*DIRECTIONS*. Below is a block of records; repeat each one exactly.
## begin
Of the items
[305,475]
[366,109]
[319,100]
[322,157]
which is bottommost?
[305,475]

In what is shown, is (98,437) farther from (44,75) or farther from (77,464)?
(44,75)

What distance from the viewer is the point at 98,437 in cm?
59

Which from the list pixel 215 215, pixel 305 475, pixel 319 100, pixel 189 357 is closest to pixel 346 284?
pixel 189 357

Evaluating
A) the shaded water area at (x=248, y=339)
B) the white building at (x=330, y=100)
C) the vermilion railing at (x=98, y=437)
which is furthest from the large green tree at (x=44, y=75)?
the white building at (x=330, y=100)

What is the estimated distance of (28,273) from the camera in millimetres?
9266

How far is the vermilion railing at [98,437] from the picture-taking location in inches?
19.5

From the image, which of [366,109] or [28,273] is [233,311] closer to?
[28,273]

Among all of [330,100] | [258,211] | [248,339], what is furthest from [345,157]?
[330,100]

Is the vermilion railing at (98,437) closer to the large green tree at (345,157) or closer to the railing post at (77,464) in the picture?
## end
*WRITTEN REPLY*.
Of the items
[305,475]
[366,109]
[319,100]
[322,157]
which is bottommost?
[305,475]

In what is shown, is (98,437) farther from (44,75) or farther from (77,464)?
(44,75)

What distance from the viewer is the point at 98,437 in cm?
59

Which from the list pixel 215 215, pixel 305 475, pixel 319 100, pixel 189 357 is closest to pixel 346 284?
pixel 189 357

Evaluating
A) the shaded water area at (x=248, y=339)
B) the white building at (x=330, y=100)
C) the vermilion railing at (x=98, y=437)
which is furthest from the large green tree at (x=44, y=75)?
the white building at (x=330, y=100)

What is the estimated distance of (28,273) from the camera in millimetres?
9266

How far is the vermilion railing at [98,437] from the picture-taking location in inches?
19.5

From the image, which of [366,109] or [28,273] is [233,311] closer to?
[28,273]

Among all of [330,100] | [258,211] | [248,339], what is furthest from [345,157]?
[330,100]

Is the vermilion railing at (98,437) closer to the large green tree at (345,157) or closer to the railing post at (77,464) in the picture?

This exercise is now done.